What to work on -> Copy out the lines below word for word, leaving out the pictures.

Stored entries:

== Segment start ==

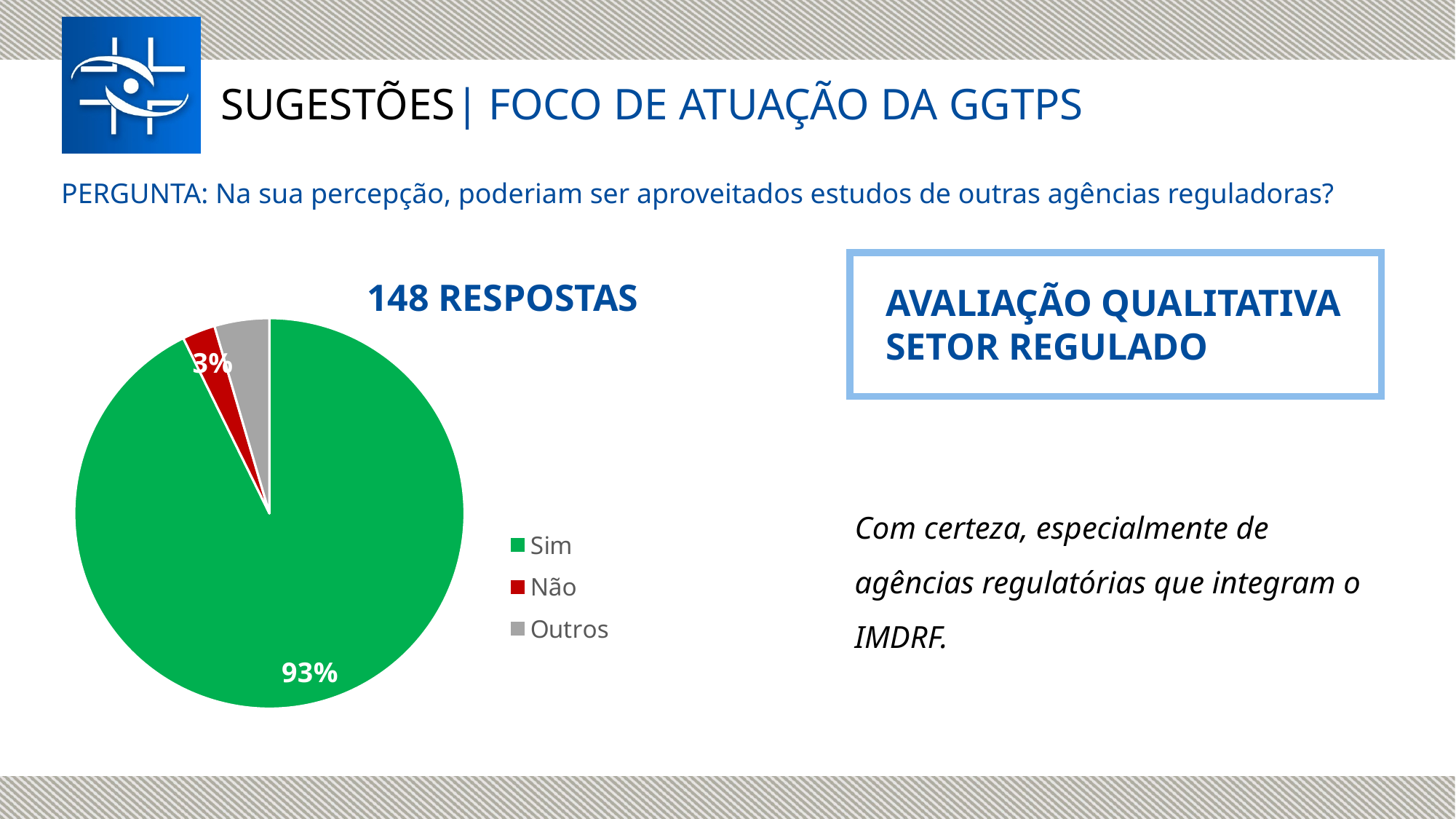
What kind of chart is shown on the slide? Pie chart What is the difference in percentage points between the "Sim" slice and the "Não" slice? 90 percentage points Which category has the largest slice of the pie? Sim What percentage is shown for the "Não" slice? 3% How many categories does the pie chart show? 3 How many entries does the chart legend list? 3 What colour is used for the "Sim" slice? Green What share of the pie does the "Sim" slice represent? 93% What is the title of the chart? 148 RESPOSTAS Which is larger, the "Sim" slice or the "Não" slice? Sim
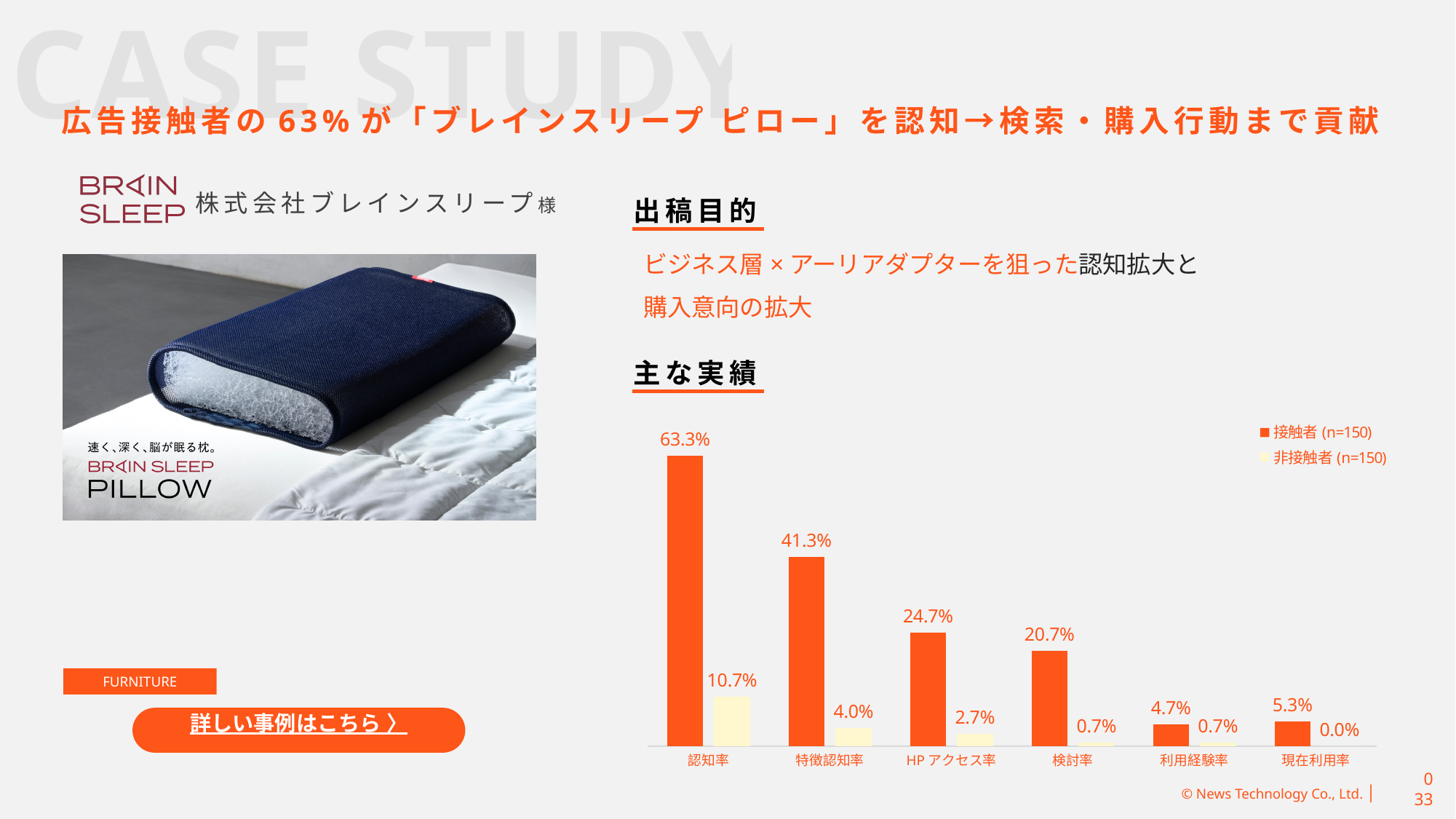
What kind of chart is shown on the slide? Bar chart What is the difference between the 接触者 (n=150) and 非接触者 (n=150) values in the 特徴認知率 category? 37.3% What is the value for 接触者 (n=150) in the 認知率 category? 63.3% How many categories are shown on the x axis of the chart? 6 Which category has the lowest value for 非接触者 (n=150)? 現在利用率 Which is larger for 接触者 (n=150): 利用経験率 or 現在利用率? 現在利用率 What are the two series names listed in the chart legend? 接触者 (n=150) and 非接触者 (n=150) What is the value for 非接触者 (n=150) in the 認知率 category? 10.7% What is the value for 非接触者 (n=150) in the 現在利用率 category? 0.0% How many series does the chart legend list? 2 Which category has the highest value for 接触者 (n=150)? 認知率 What is the value for 接触者 (n=150) in the 検討率 category? 20.7%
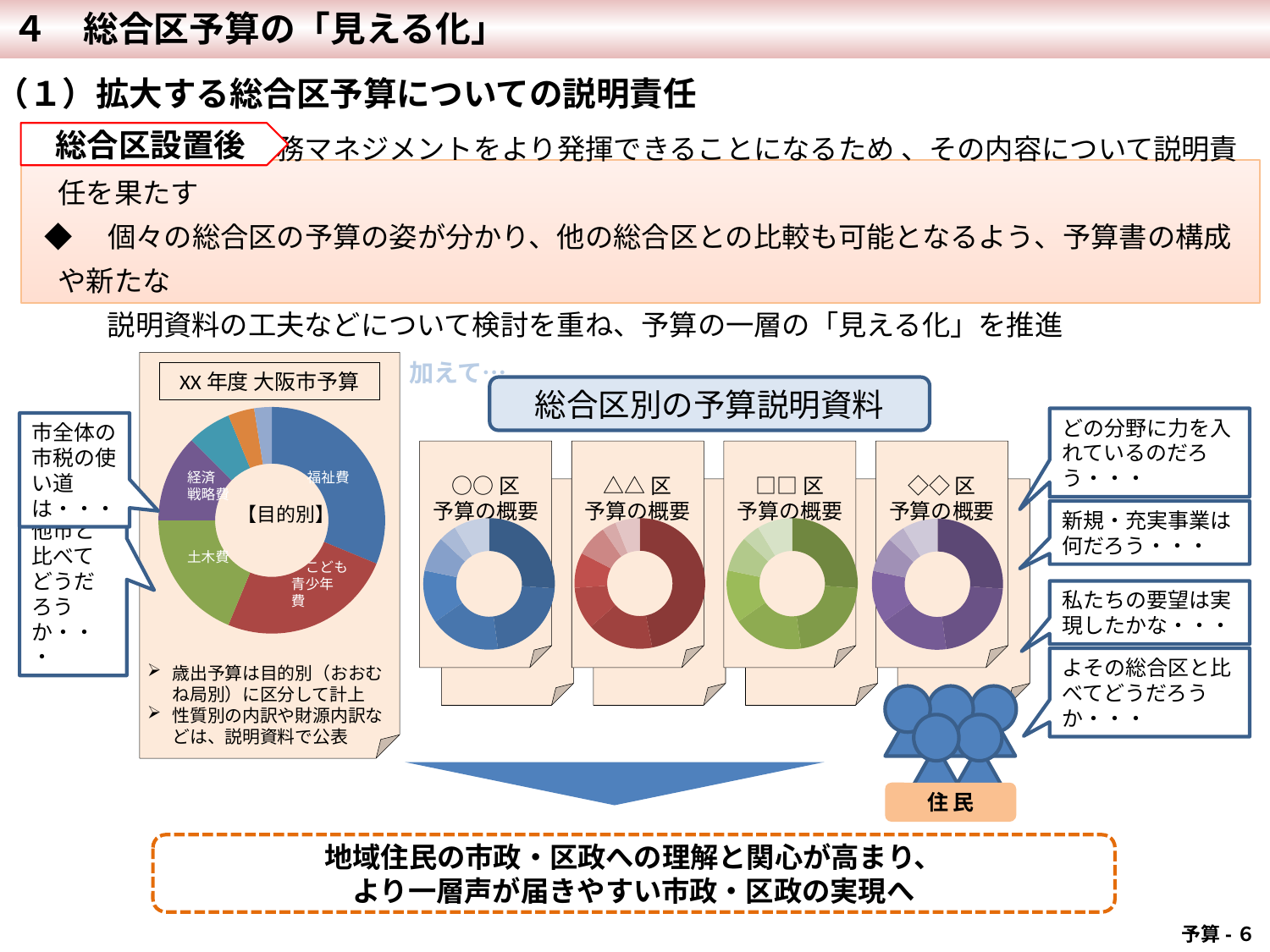
What kind of chart is the 'XX 年度 大阪市予算' chart on the left of the slide? Donut (pie) chart How many small district donut charts are shown under the heading '総合区別の予算説明資料'? 4 In the 'XX 年度 大阪市予算' chart, which slice is larger, 土木費 or こども青少年費? こども青少年費 What text is shown in the centre of the 'XX 年度 大阪市予算' donut chart? 【目的別】 What colour is the 福祉費 slice in the 'XX 年度 大阪市予算' chart? Blue In the 'XX 年度 大阪市予算' chart, which labeled category has the largest slice? 福祉費 In the 'XX 年度 大阪市予算' chart, which slice is larger, 福祉費 or 土木費? 福祉費 In the 'XX 年度 大阪市予算' chart, which slice is larger, こども青少年費 or 経済戦略費? こども青少年費 In the 'XX 年度 大阪市予算' chart, which labeled category has the smallest slice? 経済戦略費 How many slices in the 'XX 年度 大阪市予算' chart have a category label printed on them? 4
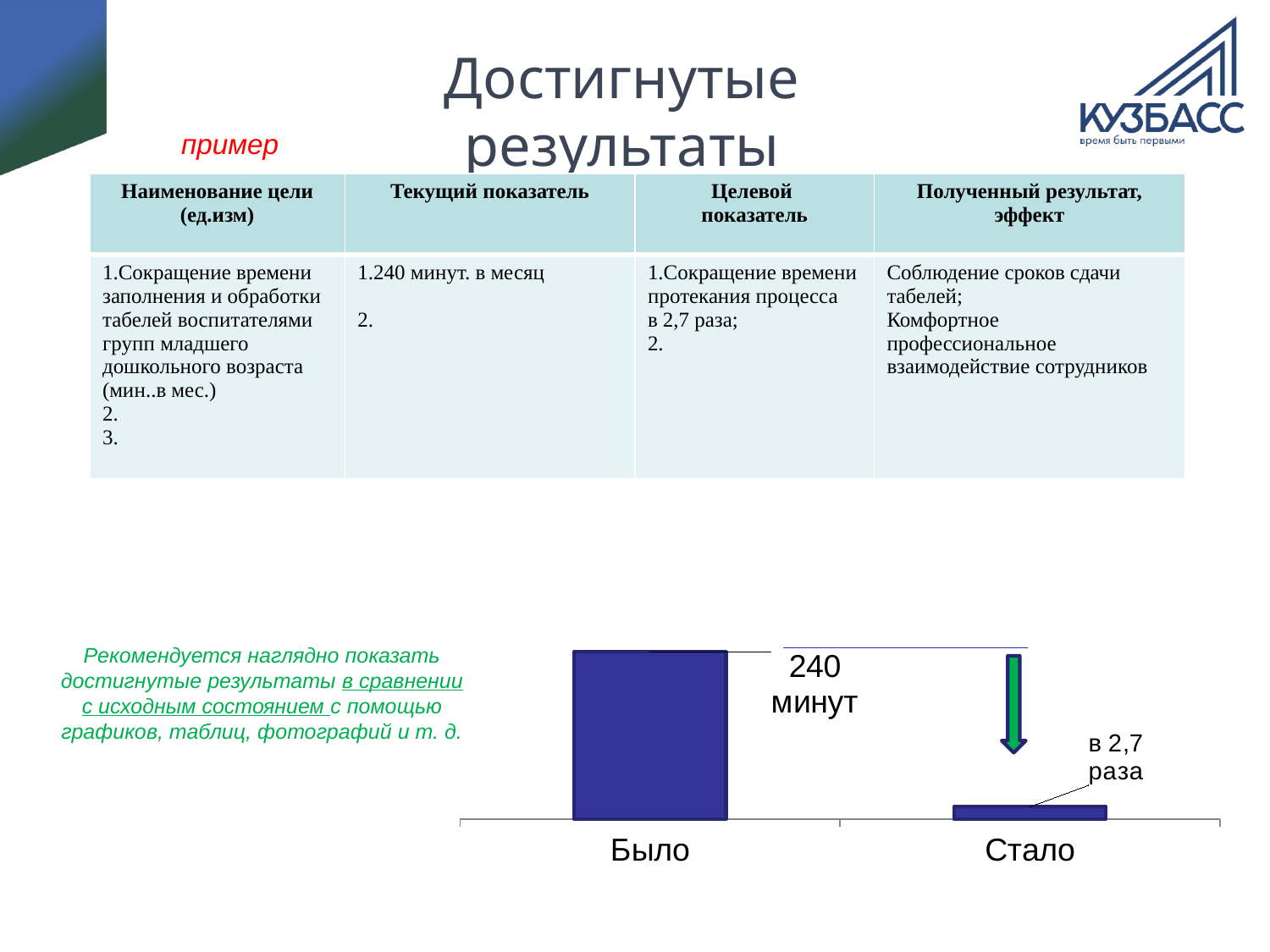
What kind of chart is shown on the slide? Bar chart Which bar is taller in the chart, "Было" or "Стало"? Было What annotation is written next to the "Стало" bar in the chart? в 2,7 раза Do the bar values rise or fall from "Было" to "Стало"? Fall What colour are the bars in the chart? Dark blue Which category in the chart has the highest bar? Было Which category in the chart has the lowest bar? Стало What value is labelled on the "Было" bar in the chart? 240 минут How many categories are shown on the x axis of the chart? 2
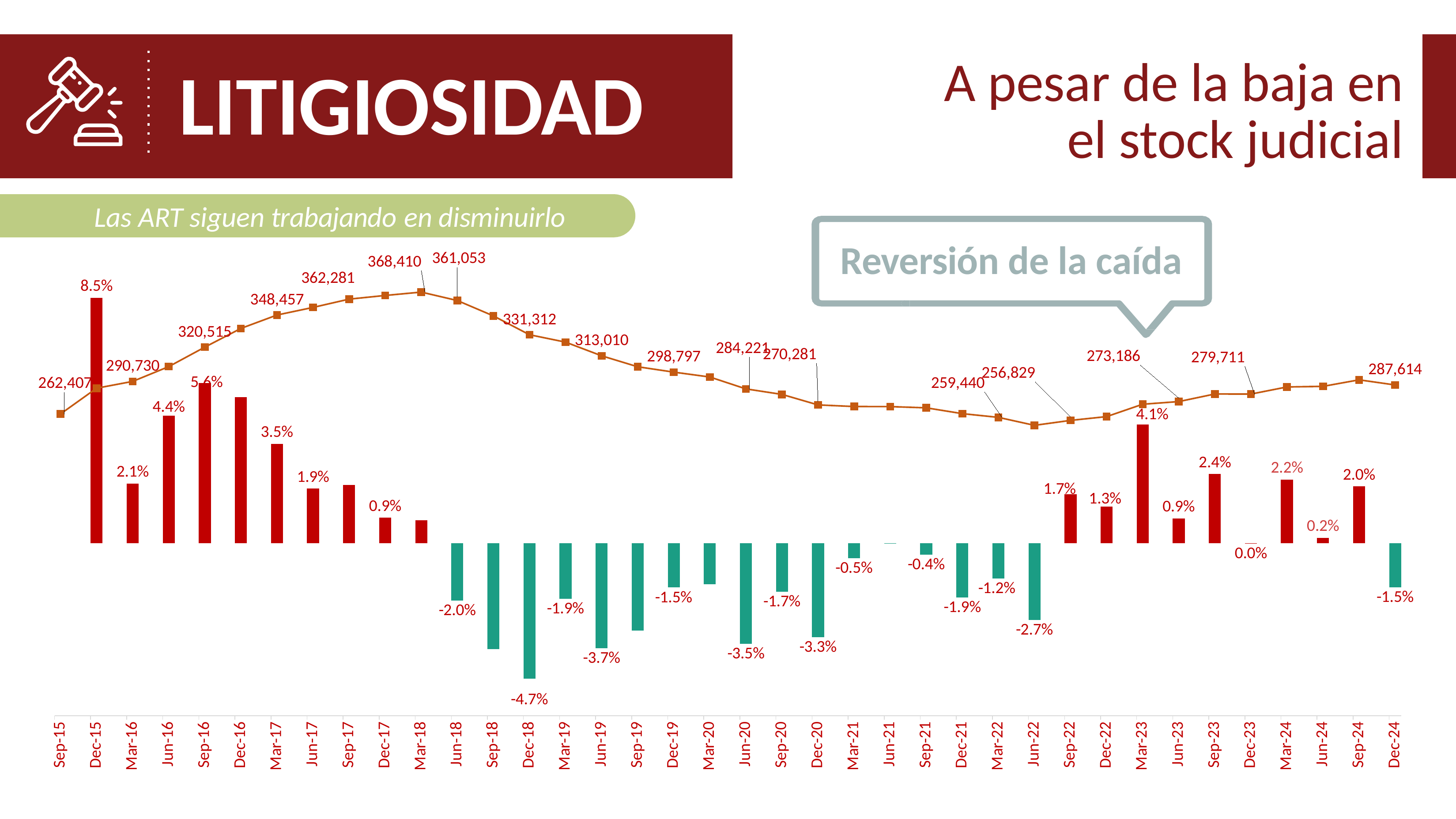
What is the difference between the percentage change for Sep-23 and Jun-23? 1.5 percentage points What is the stock value shown on the line for Sep-15? 262,407 Which quarter has the larger percentage change, Jun-16 or Sep-16? Sep-16 What kind of chart is shown on the slide? A combined bar and line chart How many quarters are shown on the x axis? 38 What is the highest value labelled on the line? 368,410 What is the percentage change shown for Dec-24? -1.5% Which quarter has the highest bar (percentage change)? Dec-15 Which quarter has the lowest bar (percentage change)? Dec-18 What is the percentage change shown for Dec-15? 8.5% What is the percentage change shown for Mar-23? 4.1% What is the percentage change shown for Dec-18? -4.7%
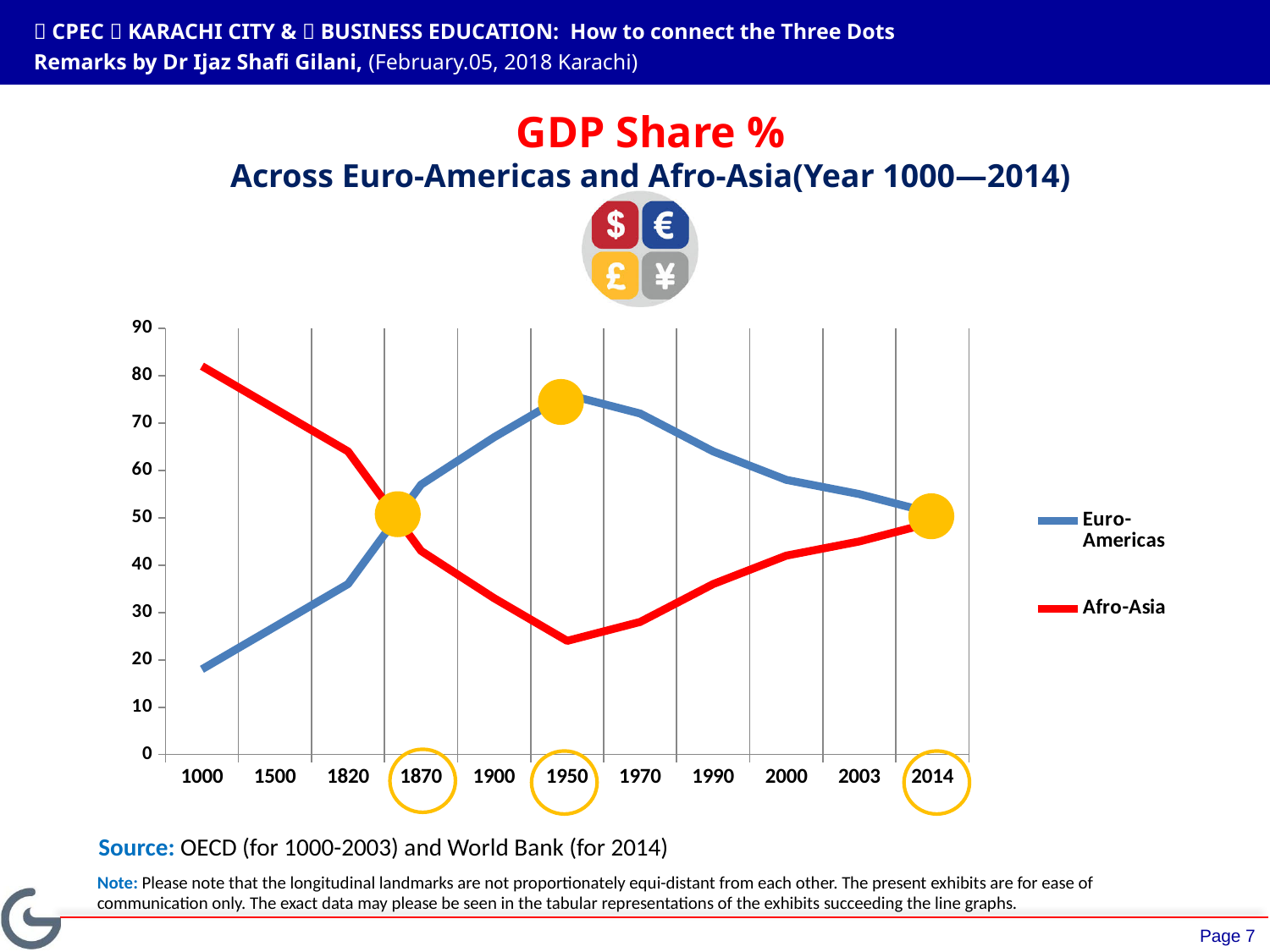
Is the value for Afro-Asia in 1950 greater or less than 30? less Is the value for Euro-Americas in 1950 greater or less than 60? greater In 1950, which series has the higher GDP share, Euro-Americas or Afro-Asia? Euro-Americas Does the Afro-Asia series rise or fall from the year 1000 to 1950? Fall In which year does the Euro-Americas series reach its highest value? 1950 Is the value for Euro-Americas in the year 1000 greater or less than 30? less How many years are marked along the x axis? 11 In the year 1000, which series has the higher GDP share, Euro-Americas or Afro-Asia? Afro-Asia How many series does the legend list? 2 What kind of chart is shown on the slide? Line chart In which year does the Afro-Asia series reach its lowest value? 1950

== Segment end ==

Answer to the problem ->
What kind of chart is shown on the slide? Pie chart What is the difference in percentage points between the "Sim" slice and the "Não" slice? 90 percentage points Which category has the largest slice of the pie? Sim What percentage is shown for the "Não" slice? 3% How many categories does the pie chart show? 3 How many entries does the chart legend list? 3 What colour is used for the "Sim" slice? Green What share of the pie does the "Sim" slice represent? 93% What is the title of the chart? 148 RESPOSTAS Which is larger, the "Sim" slice or the "Não" slice? Sim
What kind of chart is shown on the slide? Bar chart What is the difference between the 接触者 (n=150) and 非接触者 (n=150) values in the 特徴認知率 category? 37.3% What is the value for 接触者 (n=150) in the 認知率 category? 63.3% How many categories are shown on the x axis of the chart? 6 Which category has the lowest value for 非接触者 (n=150)? 現在利用率 Which is larger for 接触者 (n=150): 利用経験率 or 現在利用率? 現在利用率 What are the two series names listed in the chart legend? 接触者 (n=150) and 非接触者 (n=150) What is the value for 非接触者 (n=150) in the 認知率 category? 10.7% What is the value for 非接触者 (n=150) in the 現在利用率 category? 0.0% How many series does the chart legend list? 2 Which category has the highest value for 接触者 (n=150)? 認知率 What is the value for 接触者 (n=150) in the 検討率 category? 20.7%
What kind of chart is the 'XX 年度 大阪市予算' chart on the left of the slide? Donut (pie) chart How many small district donut charts are shown under the heading '総合区別の予算説明資料'? 4 In the 'XX 年度 大阪市予算' chart, which slice is larger, 土木費 or こども青少年費? こども青少年費 What text is shown in the centre of the 'XX 年度 大阪市予算' donut chart? 【目的別】 What colour is the 福祉費 slice in the 'XX 年度 大阪市予算' chart? Blue In the 'XX 年度 大阪市予算' chart, which labeled category has the largest slice? 福祉費 In the 'XX 年度 大阪市予算' chart, which slice is larger, 福祉費 or 土木費? 福祉費 In the 'XX 年度 大阪市予算' chart, which slice is larger, こども青少年費 or 経済戦略費? こども青少年費 In the 'XX 年度 大阪市予算' chart, which labeled category has the smallest slice? 経済戦略費 How many slices in the 'XX 年度 大阪市予算' chart have a category label printed on them? 4
What kind of chart is shown on the slide? Bar chart Which bar is taller in the chart, "Было" or "Стало"? Было What annotation is written next to the "Стало" bar in the chart? в 2,7 раза Do the bar values rise or fall from "Было" to "Стало"? Fall What colour are the bars in the chart? Dark blue Which category in the chart has the highest bar? Было Which category in the chart has the lowest bar? Стало What value is labelled on the "Было" bar in the chart? 240 минут How many categories are shown on the x axis of the chart? 2
What is the difference between the percentage change for Sep-23 and Jun-23? 1.5 percentage points What is the stock value shown on the line for Sep-15? 262,407 Which quarter has the larger percentage change, Jun-16 or Sep-16? Sep-16 What kind of chart is shown on the slide? A combined bar and line chart How many quarters are shown on the x axis? 38 What is the highest value labelled on the line? 368,410 What is the percentage change shown for Dec-24? -1.5% Which quarter has the highest bar (percentage change)? Dec-15 Which quarter has the lowest bar (percentage change)? Dec-18 What is the percentage change shown for Dec-15? 8.5% What is the percentage change shown for Mar-23? 4.1% What is the percentage change shown for Dec-18? -4.7%
Is the value for Afro-Asia in 1950 greater or less than 30? less Is the value for Euro-Americas in 1950 greater or less than 60? greater In 1950, which series has the higher GDP share, Euro-Americas or Afro-Asia? Euro-Americas Does the Afro-Asia series rise or fall from the year 1000 to 1950? Fall In which year does the Euro-Americas series reach its highest value? 1950 Is the value for Euro-Americas in the year 1000 greater or less than 30? less How many years are marked along the x axis? 11 In the year 1000, which series has the higher GDP share, Euro-Americas or Afro-Asia? Afro-Asia How many series does the legend list? 2 What kind of chart is shown on the slide? Line chart In which year does the Afro-Asia series reach its lowest value? 1950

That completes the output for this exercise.